Dataset entries
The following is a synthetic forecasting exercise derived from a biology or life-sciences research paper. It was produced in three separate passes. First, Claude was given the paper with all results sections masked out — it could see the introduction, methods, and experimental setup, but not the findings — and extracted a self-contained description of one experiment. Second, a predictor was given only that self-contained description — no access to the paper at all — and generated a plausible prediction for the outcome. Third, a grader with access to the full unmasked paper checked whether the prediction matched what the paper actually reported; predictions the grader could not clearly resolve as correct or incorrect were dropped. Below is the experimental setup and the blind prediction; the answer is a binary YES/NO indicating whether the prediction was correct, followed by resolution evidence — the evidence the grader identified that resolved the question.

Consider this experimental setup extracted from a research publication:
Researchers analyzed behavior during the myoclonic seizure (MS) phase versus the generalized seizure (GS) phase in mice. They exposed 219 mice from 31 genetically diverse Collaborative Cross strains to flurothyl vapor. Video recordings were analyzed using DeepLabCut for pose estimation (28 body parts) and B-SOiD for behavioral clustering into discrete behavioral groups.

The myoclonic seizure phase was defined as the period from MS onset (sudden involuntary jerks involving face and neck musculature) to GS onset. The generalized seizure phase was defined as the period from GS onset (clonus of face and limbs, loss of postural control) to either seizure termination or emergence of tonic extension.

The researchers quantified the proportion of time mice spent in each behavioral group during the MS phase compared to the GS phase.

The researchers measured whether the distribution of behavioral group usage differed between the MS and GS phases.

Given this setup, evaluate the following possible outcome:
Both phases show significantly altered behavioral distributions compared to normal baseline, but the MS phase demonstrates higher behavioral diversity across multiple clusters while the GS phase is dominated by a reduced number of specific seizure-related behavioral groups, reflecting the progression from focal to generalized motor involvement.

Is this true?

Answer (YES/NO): NO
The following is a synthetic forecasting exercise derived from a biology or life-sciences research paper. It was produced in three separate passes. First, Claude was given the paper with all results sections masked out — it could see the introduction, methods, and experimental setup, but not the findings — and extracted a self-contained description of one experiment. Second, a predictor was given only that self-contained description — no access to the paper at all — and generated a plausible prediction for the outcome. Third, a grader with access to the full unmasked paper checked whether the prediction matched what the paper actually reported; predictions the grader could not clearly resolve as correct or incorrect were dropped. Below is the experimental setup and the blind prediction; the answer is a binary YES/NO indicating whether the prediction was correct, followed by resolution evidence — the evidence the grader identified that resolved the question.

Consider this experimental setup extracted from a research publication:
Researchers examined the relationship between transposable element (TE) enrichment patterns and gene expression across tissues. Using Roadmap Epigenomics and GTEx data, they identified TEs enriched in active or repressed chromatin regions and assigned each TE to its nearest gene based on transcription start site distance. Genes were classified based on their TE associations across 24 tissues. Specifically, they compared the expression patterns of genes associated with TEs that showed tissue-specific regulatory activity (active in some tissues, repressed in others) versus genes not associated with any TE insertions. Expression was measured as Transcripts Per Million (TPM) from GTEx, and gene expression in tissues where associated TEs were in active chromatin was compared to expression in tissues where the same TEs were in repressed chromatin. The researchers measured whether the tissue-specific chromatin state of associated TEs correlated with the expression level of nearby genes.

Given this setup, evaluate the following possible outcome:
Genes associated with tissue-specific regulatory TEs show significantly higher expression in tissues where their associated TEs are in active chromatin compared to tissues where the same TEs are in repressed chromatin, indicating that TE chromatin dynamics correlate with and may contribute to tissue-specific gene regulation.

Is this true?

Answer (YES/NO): NO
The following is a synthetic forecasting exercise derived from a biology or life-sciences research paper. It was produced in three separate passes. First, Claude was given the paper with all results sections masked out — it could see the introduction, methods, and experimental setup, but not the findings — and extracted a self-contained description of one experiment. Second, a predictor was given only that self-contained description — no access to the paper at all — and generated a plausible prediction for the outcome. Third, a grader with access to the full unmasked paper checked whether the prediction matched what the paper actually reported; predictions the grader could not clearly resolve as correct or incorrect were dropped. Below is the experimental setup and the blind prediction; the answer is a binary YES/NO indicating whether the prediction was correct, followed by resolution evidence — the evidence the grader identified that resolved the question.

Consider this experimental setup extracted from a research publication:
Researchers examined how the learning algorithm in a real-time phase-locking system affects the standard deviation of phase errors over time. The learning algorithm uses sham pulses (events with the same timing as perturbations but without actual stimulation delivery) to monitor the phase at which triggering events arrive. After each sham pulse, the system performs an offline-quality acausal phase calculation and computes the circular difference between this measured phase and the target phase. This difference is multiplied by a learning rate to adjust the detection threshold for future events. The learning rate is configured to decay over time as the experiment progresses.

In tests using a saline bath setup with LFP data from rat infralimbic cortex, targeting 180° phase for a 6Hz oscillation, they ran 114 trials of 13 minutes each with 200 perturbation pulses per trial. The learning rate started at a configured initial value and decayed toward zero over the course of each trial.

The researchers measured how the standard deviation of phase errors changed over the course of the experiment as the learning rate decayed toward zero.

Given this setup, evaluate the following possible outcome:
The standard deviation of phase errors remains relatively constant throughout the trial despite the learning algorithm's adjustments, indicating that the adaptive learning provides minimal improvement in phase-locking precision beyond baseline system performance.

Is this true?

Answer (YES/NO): NO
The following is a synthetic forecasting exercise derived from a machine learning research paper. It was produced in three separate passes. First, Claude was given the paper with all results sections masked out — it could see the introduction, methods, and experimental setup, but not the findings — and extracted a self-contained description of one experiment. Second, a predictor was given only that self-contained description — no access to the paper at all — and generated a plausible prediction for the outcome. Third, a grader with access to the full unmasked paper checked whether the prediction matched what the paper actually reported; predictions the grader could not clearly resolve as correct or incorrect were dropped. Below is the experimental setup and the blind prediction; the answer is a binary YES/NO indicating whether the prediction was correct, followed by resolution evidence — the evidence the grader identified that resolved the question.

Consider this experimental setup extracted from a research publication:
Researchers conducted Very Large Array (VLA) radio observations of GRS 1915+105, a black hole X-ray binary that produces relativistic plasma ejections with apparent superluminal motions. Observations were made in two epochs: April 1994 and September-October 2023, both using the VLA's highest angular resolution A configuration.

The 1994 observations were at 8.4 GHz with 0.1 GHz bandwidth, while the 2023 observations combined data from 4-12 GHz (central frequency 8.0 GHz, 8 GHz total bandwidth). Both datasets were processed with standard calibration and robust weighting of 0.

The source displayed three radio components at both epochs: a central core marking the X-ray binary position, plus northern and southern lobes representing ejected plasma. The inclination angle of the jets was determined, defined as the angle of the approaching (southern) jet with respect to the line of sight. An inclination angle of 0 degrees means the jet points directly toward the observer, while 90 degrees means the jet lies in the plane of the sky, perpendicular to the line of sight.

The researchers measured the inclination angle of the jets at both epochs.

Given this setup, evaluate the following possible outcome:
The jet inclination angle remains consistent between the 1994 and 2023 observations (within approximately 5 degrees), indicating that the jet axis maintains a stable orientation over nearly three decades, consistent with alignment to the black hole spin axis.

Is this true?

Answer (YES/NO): NO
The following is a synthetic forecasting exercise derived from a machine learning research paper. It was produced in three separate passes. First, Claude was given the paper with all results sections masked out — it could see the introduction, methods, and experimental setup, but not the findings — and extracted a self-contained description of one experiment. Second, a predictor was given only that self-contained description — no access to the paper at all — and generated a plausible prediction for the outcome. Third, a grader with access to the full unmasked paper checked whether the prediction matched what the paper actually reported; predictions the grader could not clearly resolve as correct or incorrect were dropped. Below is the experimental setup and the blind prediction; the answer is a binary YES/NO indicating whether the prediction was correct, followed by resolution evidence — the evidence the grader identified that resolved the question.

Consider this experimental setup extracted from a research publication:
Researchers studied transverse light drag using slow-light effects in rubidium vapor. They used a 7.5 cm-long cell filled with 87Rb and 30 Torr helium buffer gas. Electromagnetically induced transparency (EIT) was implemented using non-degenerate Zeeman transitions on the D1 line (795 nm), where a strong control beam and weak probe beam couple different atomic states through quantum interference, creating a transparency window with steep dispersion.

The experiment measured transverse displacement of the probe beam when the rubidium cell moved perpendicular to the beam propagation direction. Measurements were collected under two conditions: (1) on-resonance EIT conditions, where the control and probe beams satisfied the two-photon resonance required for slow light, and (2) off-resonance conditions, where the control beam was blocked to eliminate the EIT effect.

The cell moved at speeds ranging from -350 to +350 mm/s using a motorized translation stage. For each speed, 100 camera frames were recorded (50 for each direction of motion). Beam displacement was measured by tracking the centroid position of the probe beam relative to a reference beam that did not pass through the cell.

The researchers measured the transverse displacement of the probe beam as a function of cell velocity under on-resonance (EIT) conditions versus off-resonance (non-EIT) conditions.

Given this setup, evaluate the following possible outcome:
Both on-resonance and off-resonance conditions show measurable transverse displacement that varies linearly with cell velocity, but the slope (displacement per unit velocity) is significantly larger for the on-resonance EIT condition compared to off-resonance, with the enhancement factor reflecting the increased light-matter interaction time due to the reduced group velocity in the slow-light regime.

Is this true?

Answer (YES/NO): NO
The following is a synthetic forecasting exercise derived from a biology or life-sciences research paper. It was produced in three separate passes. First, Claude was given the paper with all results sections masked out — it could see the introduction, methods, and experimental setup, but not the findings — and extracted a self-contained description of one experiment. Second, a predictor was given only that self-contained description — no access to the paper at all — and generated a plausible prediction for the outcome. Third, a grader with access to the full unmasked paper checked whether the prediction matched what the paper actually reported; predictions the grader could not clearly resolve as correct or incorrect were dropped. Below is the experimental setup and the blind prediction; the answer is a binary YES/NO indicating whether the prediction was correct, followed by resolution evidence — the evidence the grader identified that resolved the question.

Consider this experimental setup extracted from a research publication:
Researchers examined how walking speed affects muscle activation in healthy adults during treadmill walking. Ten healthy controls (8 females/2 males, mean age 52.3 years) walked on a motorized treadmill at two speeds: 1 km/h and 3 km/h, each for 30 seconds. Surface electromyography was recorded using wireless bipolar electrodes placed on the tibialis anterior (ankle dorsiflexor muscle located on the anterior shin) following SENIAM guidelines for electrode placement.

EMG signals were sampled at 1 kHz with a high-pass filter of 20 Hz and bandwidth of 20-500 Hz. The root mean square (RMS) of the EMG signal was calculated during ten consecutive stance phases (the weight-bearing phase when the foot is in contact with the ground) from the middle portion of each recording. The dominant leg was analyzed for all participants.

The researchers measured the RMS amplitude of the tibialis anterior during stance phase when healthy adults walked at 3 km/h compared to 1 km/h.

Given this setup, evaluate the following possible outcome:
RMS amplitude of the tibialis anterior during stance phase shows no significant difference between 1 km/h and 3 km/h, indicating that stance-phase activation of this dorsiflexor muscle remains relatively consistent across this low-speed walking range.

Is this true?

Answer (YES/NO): YES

» EXERCISE DESCRIPTION
Copy out each line carrying the string "jets" from the data.

» RESPONSE TO THIS TASK
The source displayed three radio components at both epochs: a central core marking the X-ray binary position, plus northern and southern lobes representing ejected plasma. The inclination angle of the jets was determined, defined as the angle of the approaching (southern) jet with respect to the line of sight. An inclination angle of 0 degrees means the jet points directly toward the observer, while 90 degrees means the jet lies in the plane of the sky, perpendicular to the line of sight.
The researchers measured the inclination angle of the jets at both epochs.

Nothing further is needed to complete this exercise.